Market structure: Agentic AI economically re-centers value toward orchestration platforms (UiPath/PATH) and infrastructure providers (Alphabet/GOOGL, Nvidia/NVDA). PATH's move to positive operating income plus a ~5x trailing revenue multiple implies buyers are pricing profitability into a company positioned to capture increasing software automation spend as enterprise agentic AI TAM is modeled to grow ~9x to $24B by 2030. Risk assessment: Key tail risks are regulatory constraints on autonomous agents, high-profile hallucination/data-breach liability, and a GPU or energy supply shock that raises compute costs >10–20% out to 12–24 months. Immediately (days–weeks) expect sentiment-driven volatility around earnings; over 1–4 quarters watch ARR and renewal rates; over 3–5 years risk is execution and dependency on third-party models/cloud pricing. Trade implications: Favor concentrated long exposure to PATH (idiosyncratic growth + improving margins) and to GOOGL for infrastructure leverage, while using option overlays to control risk. Short/underweight legacy BPO or low-end RPA players (mid-cap outsourcing names) that face secular share loss; tactically finance longs with covered-call income or vertical call spreads to limit drawdowns.
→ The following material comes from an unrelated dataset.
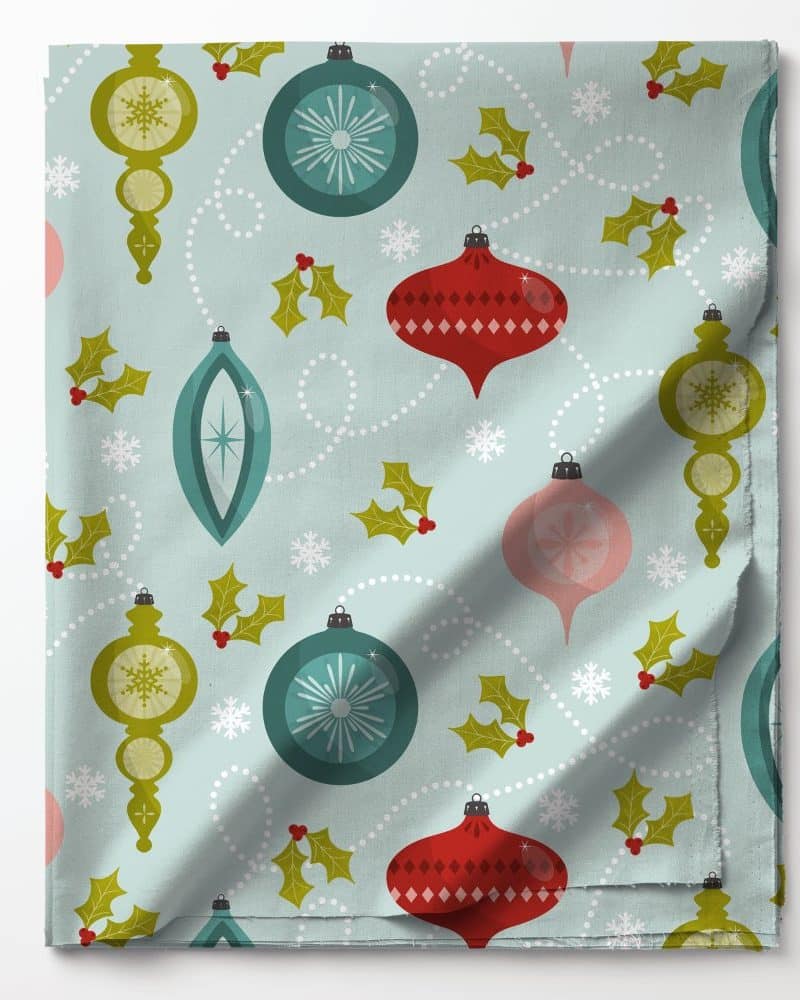 Light blue fabric with a repeating pattern of vintage Christmas ornaments and holly.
Contrarian angles: Consensus understates counterparty and model-license risk — if model providers (Google/OpenAI) raise API prices 20–40% or restrict access, PATH margins compress quickly. Adoption could also be slower than hype if implementation ROI exceeds 12 months, giving room for multiple compression rather than expansion; position sizing and option hedges should reflect that asymmetric risk.